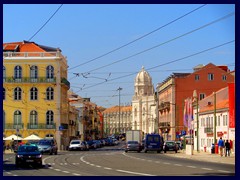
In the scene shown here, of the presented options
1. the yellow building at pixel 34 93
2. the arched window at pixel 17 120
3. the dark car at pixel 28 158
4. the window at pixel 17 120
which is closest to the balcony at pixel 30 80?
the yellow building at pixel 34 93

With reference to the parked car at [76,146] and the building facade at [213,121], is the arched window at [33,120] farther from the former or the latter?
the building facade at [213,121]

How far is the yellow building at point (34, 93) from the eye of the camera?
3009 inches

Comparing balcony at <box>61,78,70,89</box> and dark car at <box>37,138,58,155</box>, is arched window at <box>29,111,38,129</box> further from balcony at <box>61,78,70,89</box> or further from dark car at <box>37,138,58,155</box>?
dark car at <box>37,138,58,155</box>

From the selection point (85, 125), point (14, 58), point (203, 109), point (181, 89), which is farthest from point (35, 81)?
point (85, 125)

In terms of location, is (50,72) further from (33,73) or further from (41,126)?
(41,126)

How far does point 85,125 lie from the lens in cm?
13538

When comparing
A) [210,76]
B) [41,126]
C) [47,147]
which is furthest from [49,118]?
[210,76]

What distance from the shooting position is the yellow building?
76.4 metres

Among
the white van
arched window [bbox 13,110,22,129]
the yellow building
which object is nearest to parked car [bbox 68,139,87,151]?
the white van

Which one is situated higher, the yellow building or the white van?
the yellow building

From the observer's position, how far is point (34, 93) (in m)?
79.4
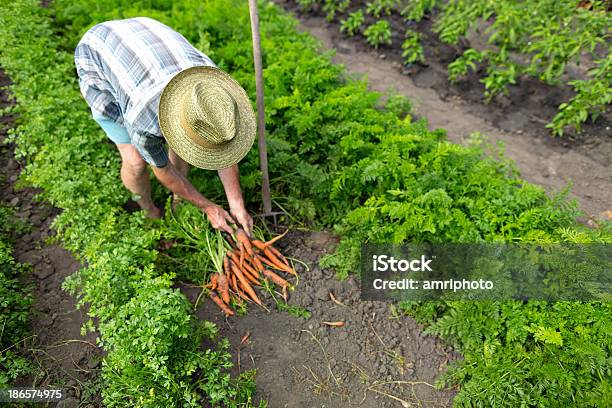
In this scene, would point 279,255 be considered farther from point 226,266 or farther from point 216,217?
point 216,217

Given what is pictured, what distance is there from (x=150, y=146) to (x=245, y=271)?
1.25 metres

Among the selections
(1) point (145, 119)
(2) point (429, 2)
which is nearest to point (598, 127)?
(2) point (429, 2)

--

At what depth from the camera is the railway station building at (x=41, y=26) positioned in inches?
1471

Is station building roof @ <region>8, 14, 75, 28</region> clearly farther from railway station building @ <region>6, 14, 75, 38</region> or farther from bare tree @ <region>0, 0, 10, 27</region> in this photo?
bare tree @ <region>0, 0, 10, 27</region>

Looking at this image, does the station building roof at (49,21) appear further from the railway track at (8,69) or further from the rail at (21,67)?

Written request: Update the records, beginning at the line that has "When comparing" and stopping after the line that has "1.25 metres". In those lines, replace "shooting position" with "camera spot", keep everything else the same, and leave the pictures out.

Result:
When comparing
A) [210,76]
B) [41,126]
C) [47,147]
which is furthest from [49,118]?
[210,76]

What distance from the camera spot is the yellow building?
76.4 metres

Among
the white van
arched window [bbox 13,110,22,129]
the yellow building
which object is nearest to parked car [bbox 68,139,87,151]?
the white van

Which one is situated higher, the yellow building or the white van?
the yellow building

From the observer's position, how far is point (34, 93) (in m)?
79.4
In this scene, would point 279,255 be considered farther from point 226,266 or farther from point 216,217?
point 216,217

Given what is pictured, what distance is there from (x=150, y=146) to (x=245, y=271)?
1.25 metres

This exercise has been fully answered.